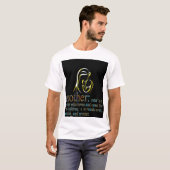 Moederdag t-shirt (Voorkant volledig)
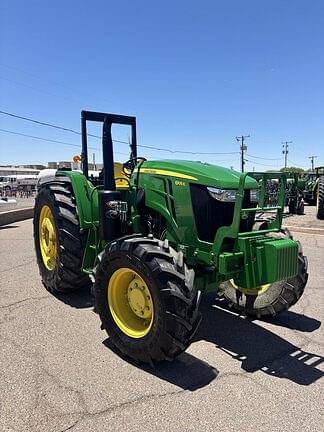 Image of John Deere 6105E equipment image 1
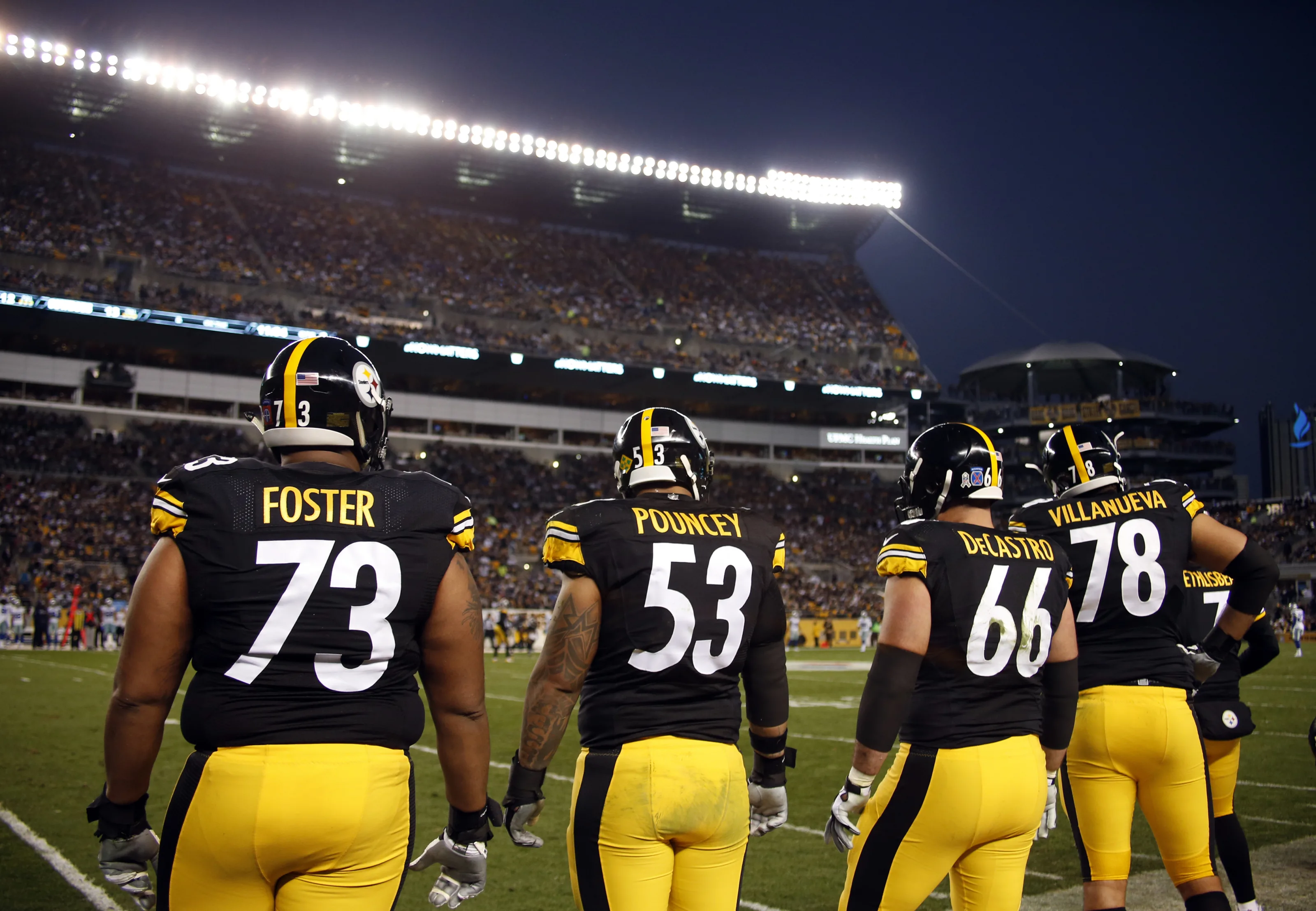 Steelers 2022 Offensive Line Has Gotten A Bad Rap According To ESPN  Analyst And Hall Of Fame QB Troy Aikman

..............................

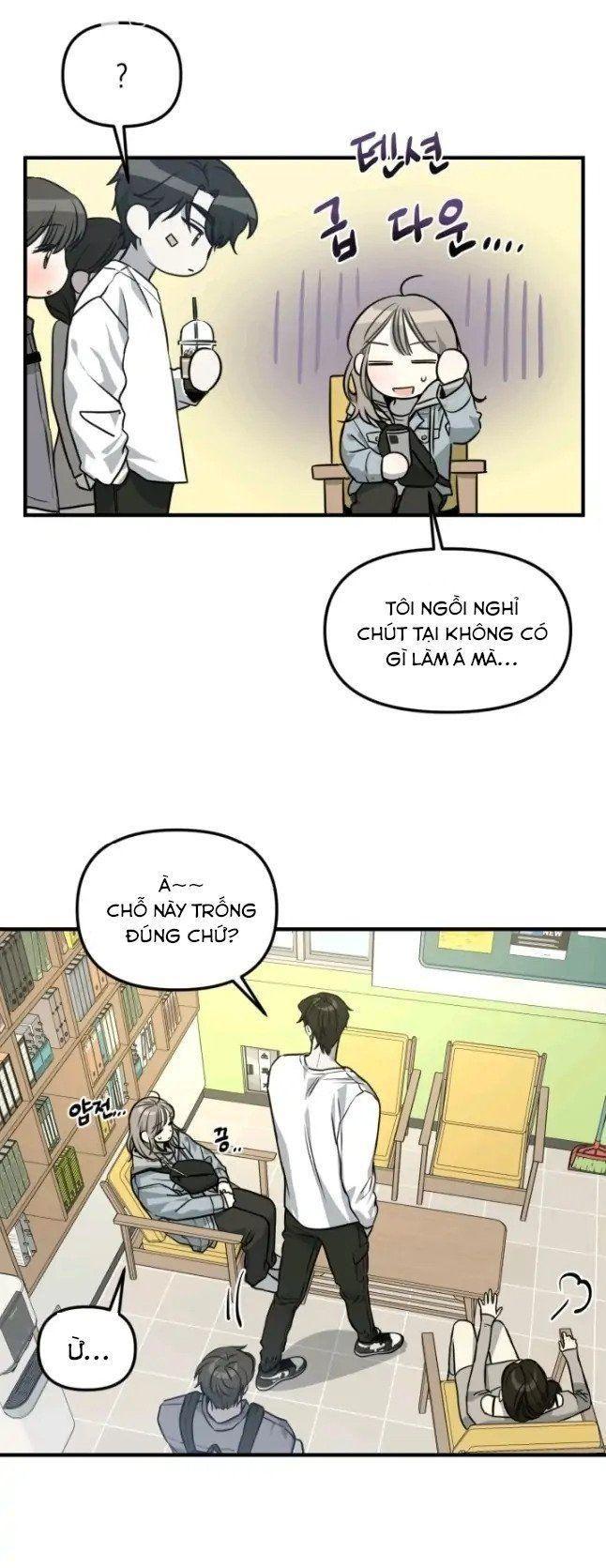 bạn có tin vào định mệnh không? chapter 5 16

..............................

WHAT IS EXPECTED =>
What you return from the records above should be exactly everything from the line with "Image of John Deere 6105E equipment image 1" down to the line with "Steelers 2022 Offensive", both kept, and no pictures.

SOLUTION FOR THIS TASK =>
 Image of John Deere 6105E equipment image 1
 Steelers 2022 Offensive Line Has Gotten A Bad Rap According To ESPN  Analyst And Hall Of Fame QB Troy Aikman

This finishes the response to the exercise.